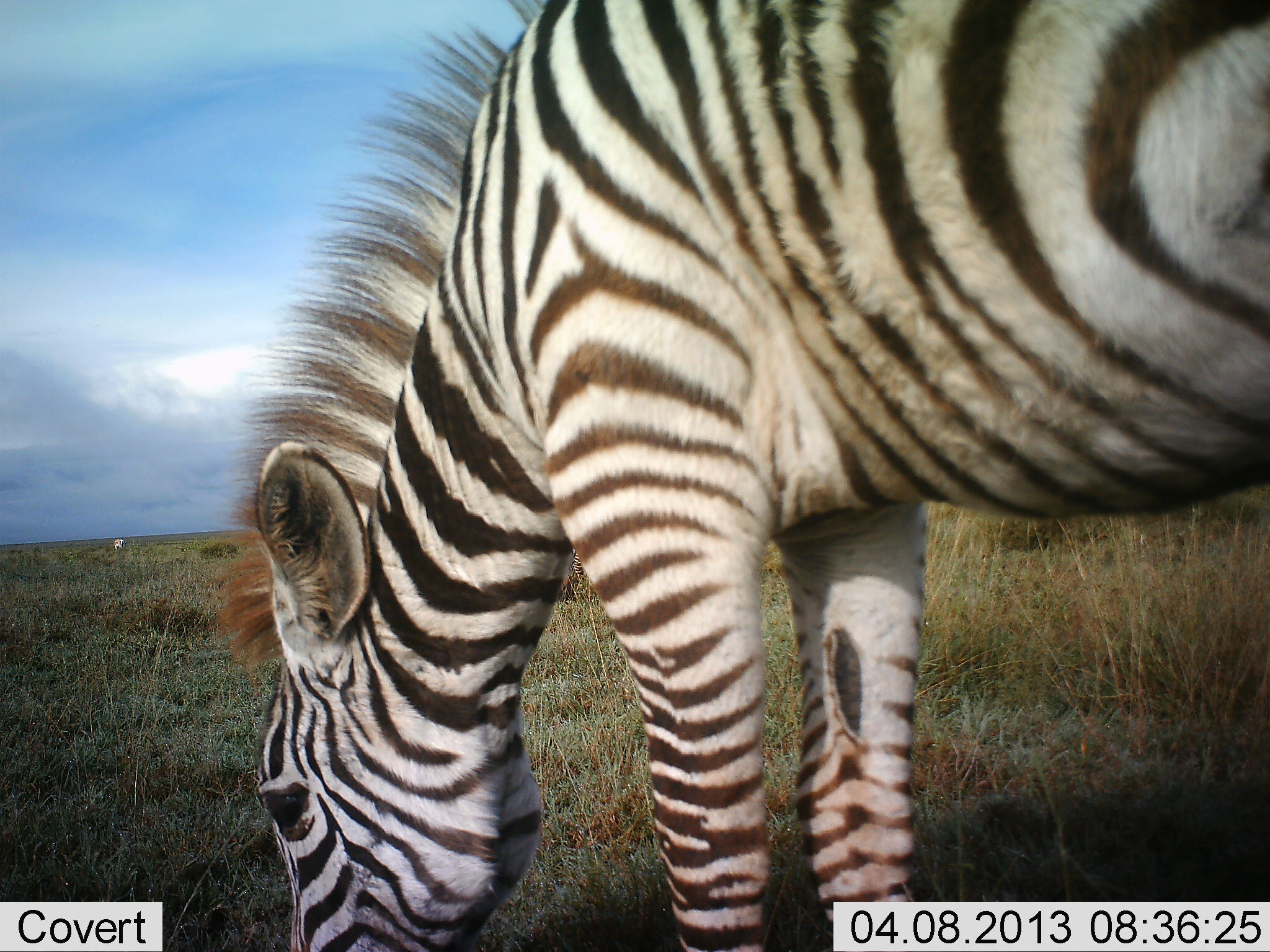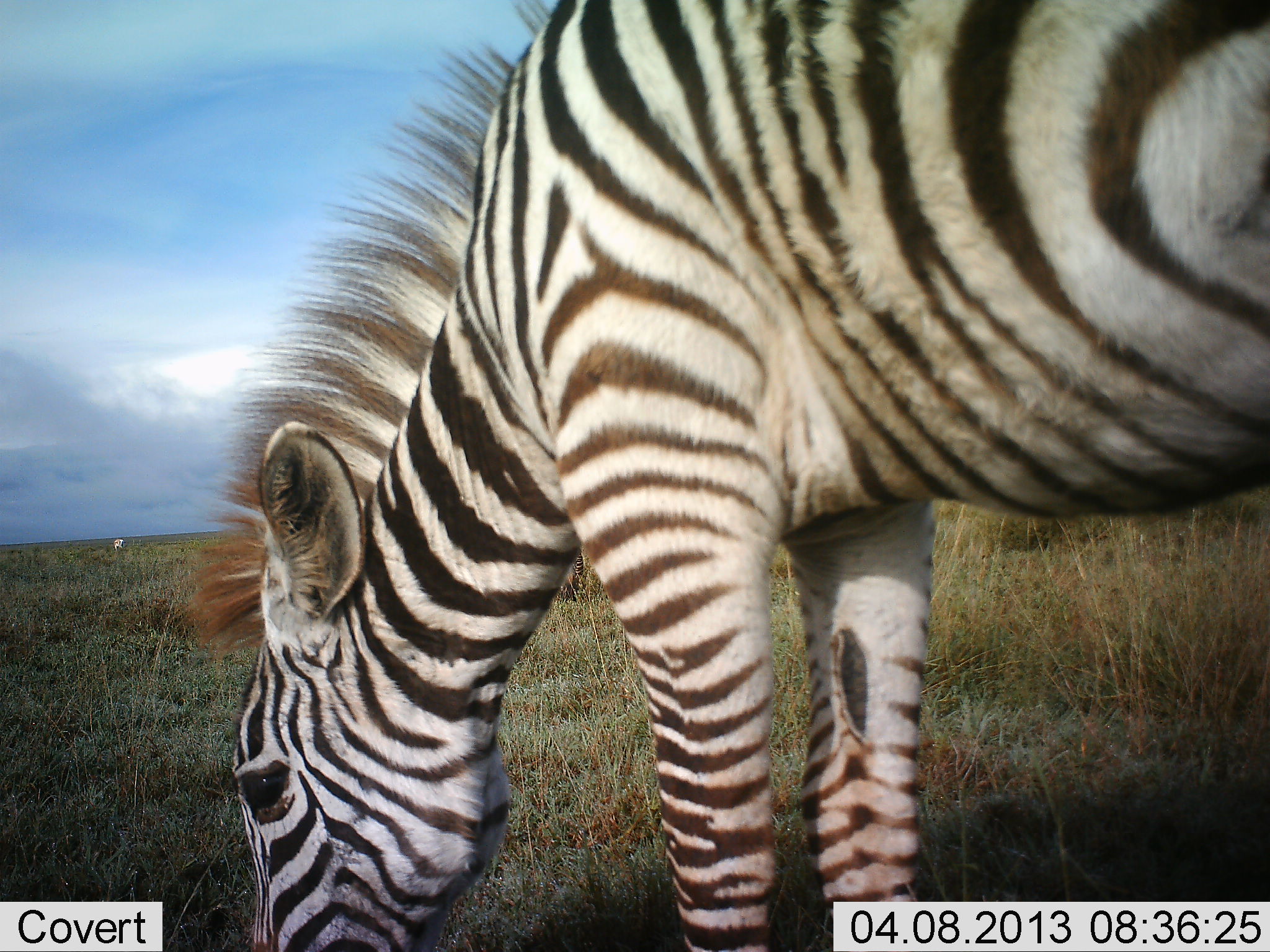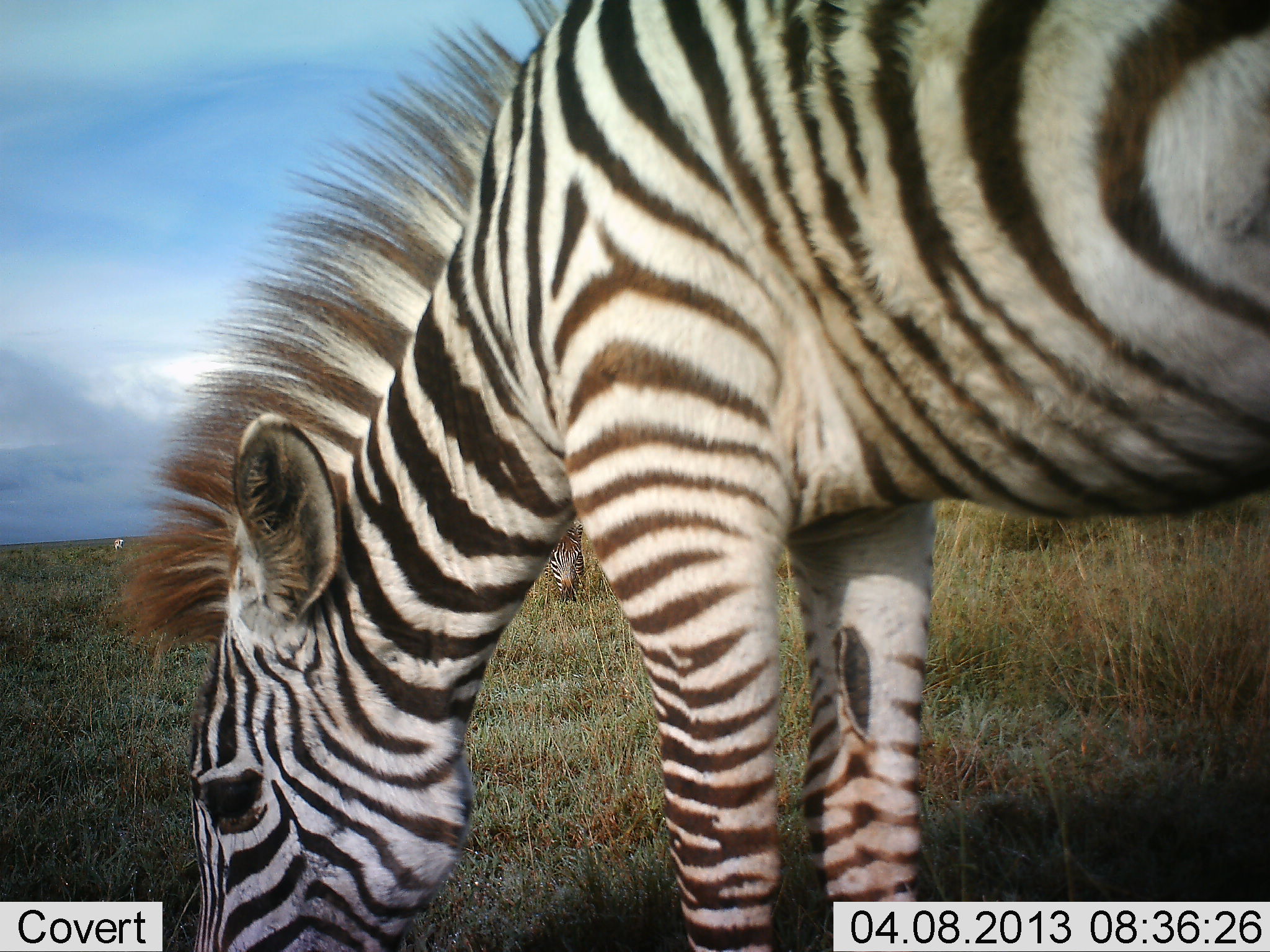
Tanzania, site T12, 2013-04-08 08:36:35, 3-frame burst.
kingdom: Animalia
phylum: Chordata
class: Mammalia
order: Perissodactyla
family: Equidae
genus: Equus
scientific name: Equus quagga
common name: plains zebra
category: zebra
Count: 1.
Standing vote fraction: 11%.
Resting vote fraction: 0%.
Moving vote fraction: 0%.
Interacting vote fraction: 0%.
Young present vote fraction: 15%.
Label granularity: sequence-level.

•••

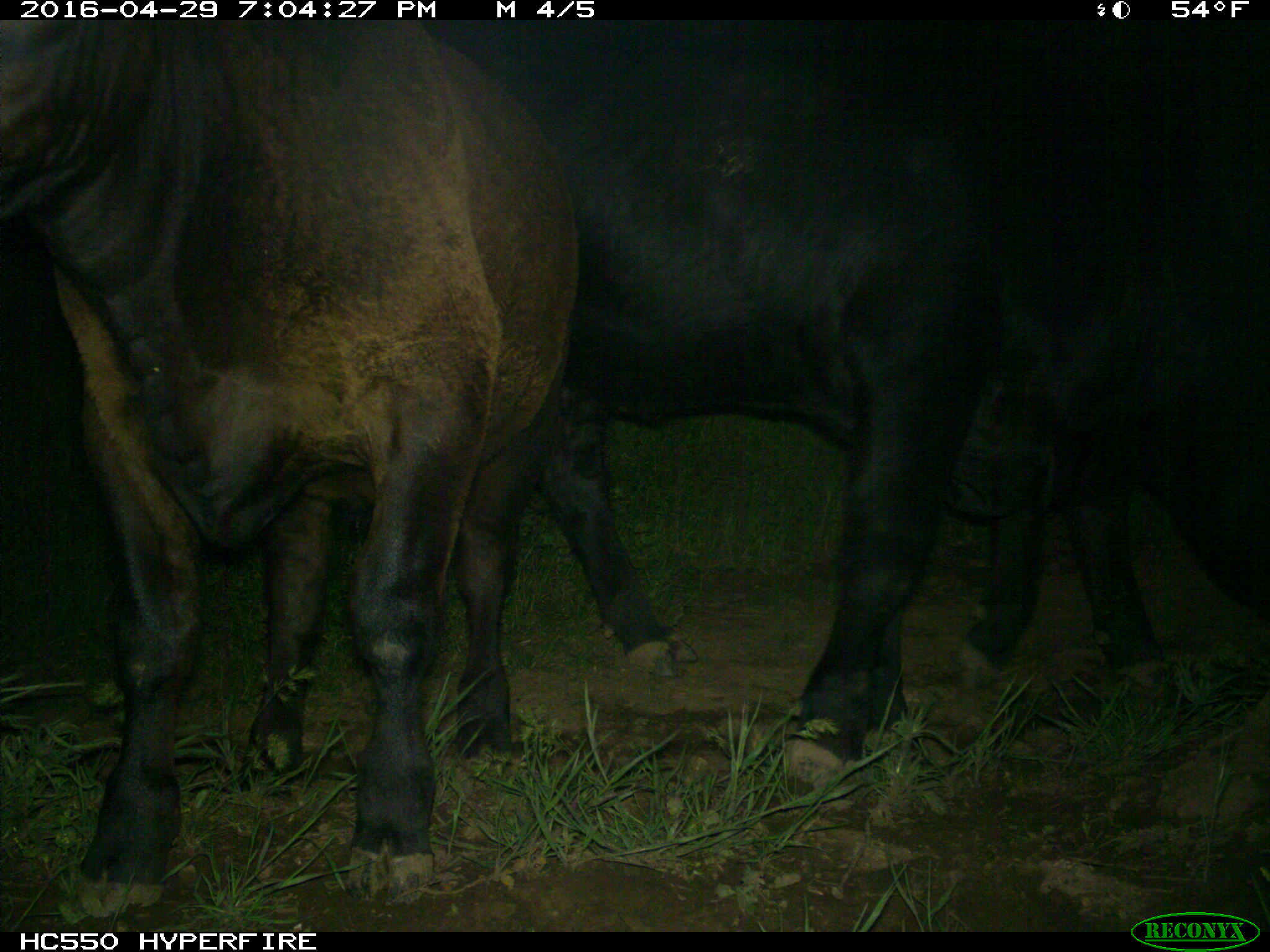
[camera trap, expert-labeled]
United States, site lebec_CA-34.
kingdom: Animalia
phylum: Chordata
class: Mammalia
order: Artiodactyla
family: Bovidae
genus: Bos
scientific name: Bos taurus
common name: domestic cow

•••

_Exercise_: Of all the lines in the data above, show only those that hold the word "vote".

_Result for this task_:
Standing vote fraction: 11%.
Resting vote fraction: 0%.
Moving vote fraction: 0%.
Interacting vote fraction: 0%.
Young present vote fraction: 15%.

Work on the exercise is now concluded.